(di Roberta PREZIOSA) L’Alzheimer, una patologia neurologica degenerativa del cervello, colpisce nel mondo una persona ogni tre secondi. E’ una patologia subdola che, a causa della morte delle cellule nervose provocata all’accumulo progressivo e tossico di molecole come la proteina tau e la beta amiloide, offusca la mente e la capacità di un individuo di riconoscere ciò che lo circonda.
Sebbene medicina e farmacologia abbiano fatto notevoli progressi, ad oggi, non sono ancora disponibili cure farmacologiche risolutive.
I ricercatori, anche in assenza dei sintomi della malattia, stanno puntando, però, alla prevenzione e alla diagnosi precoce cercando di esplorare ogni strada possibile.
Un estratto di zafferano potrebbe aiutare a contrastare l’evoluzione della malattia di Alzheimer. Per ora si tratta solo di una speranza, anche perché gli studi sono stati condotti solamente in provetta.
Lo zafferano è un complesso di molecole che include potenti antiossidanti, come pure molecole bioattive, quali crocine e crocetine, i due principali componenti attivi della spezia con un potenziale neuroprotettivo enorme.

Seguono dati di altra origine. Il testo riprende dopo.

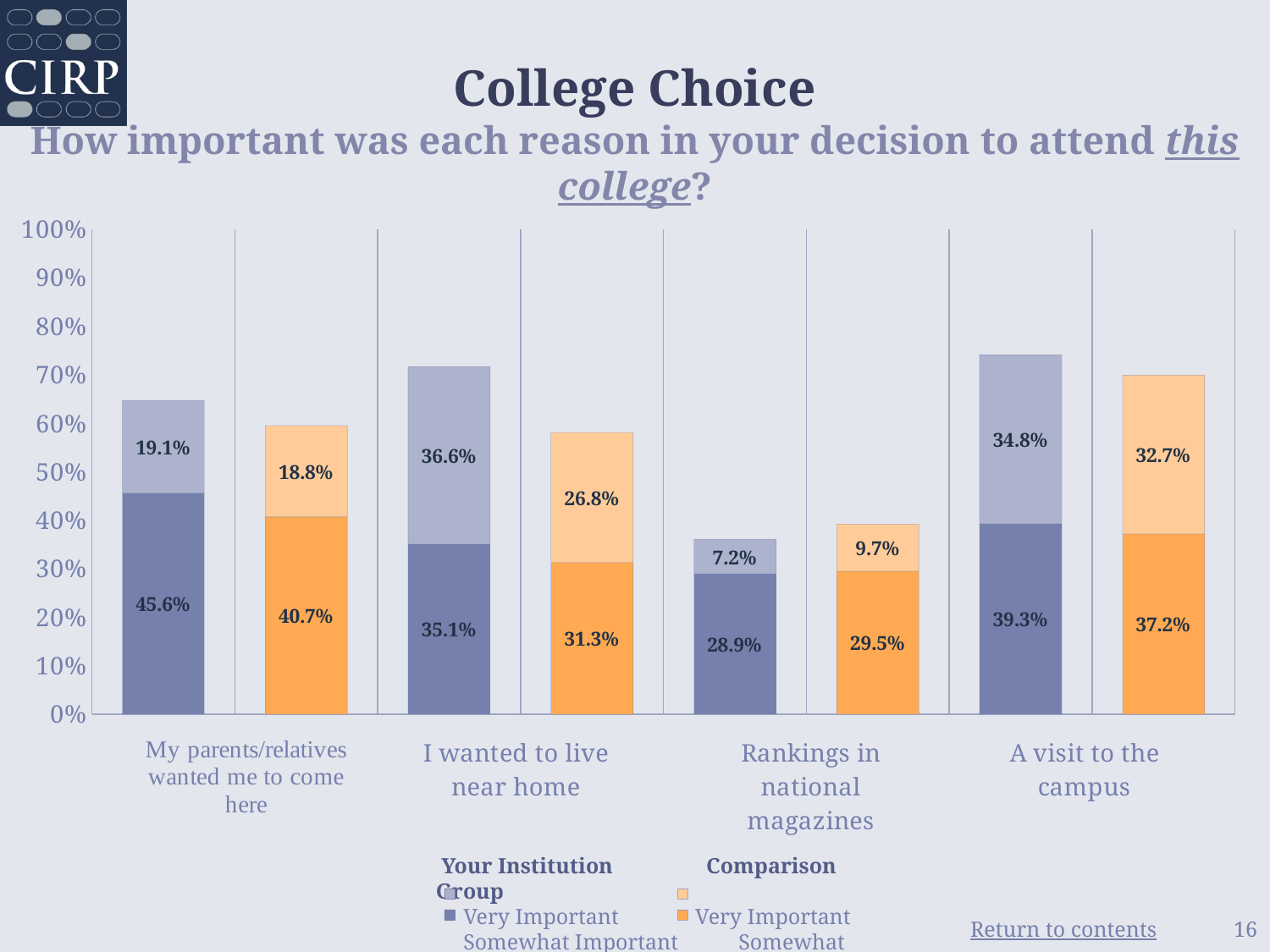
How many reasons (categories) are shown on the x axis? 4 Which reason has the highest Very Important percentage for Your Institution? I wanted to live near home What is the total stacked percentage for the Comparison Group for "I wanted to live near home"? 58.1% What type of chart is shown on the slide? Stacked bar chart What percentage of Your Institution respondents rated "Rankings in national magazines" as Somewhat Important? 28.9% What percentage of Your Institution respondents rated "My parents/relatives wanted me to come here" as Very Important? 19.1% What is the difference between the Very Important percentages for Your Institution and the Comparison Group for "My parents/relatives wanted me to come here"? 0.3% For "I wanted to live near home", which is larger: the Somewhat Important percentage for Your Institution or for the Comparison Group? Your Institution Which reason has the lowest Somewhat Important percentage for the Comparison Group? Rankings in national magazines What percentage of the Comparison Group rated "A visit to the campus" as Somewhat Important? 37.2% What is the total stacked percentage (Very Important plus Somewhat Important) for Your Institution for "A visit to the campus"? 74.1%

Nello studio in questione condotto in Italia, effettuato su cellule immunitarie di 22 pazienti, uomini e donne con la forma più diffusa di Alzheimer e un quadro di declino cognitivo, l’estratto della spezia è risultato, infatti, sia in grado di favorire la degradazione della proteina tossica beta-amiloide, la principale indiziata tra le cause della malattia, sia in grado di attivare l’enzima degradativo catepsina B, rendendolo più efficiente.
La ricerca, condotta da Antonio Orlacchio, direttore del Laboratorio di Neurogenetica del Centro europeo di ricerca sul cervello (Cerc) dell’Irccs Santa Lucia di Roma e professore di Genetica medica all’Università di Perugia, è stata pubblicata sul Journal of the Neurological Sciences. “Questo tipo di studio, effettuato per ora a livello cellulare, potrebbe essere alla base di nuovi farmaci mirati contro questa malattia che colpisce nel mondo una persona ogni tre secondi”– spiega il professore.
Questi dati, conclude Orlacchio, suggeriscono che l’integrazione dietetica con zafferano potrebbe essere testata su pazienti con la forma non ereditaria di Alzheimer (quella più diffusa) al fine di verificare “in vivo” il potenziale di questa spezia nel contrastare l’accumulo di beta-amiloide, che è probabilmente il risultato di uno sbilanciamento tra i processi di produzione e degradazione del peptide.
La maggior parte dei ricercatori ritiene che la prevenzione sia il futuro per la ricerca del problema dell’Alzheimer. Anche la University of Albama at Birmingham ha affermato che la comunità scientifica per la ricerca dell’Alzheimer si sta focalizzando molto di più sul trattamento preventivo.
La via dello zafferano rientra tra le ricerche dedicate alla prevenzione della malattia.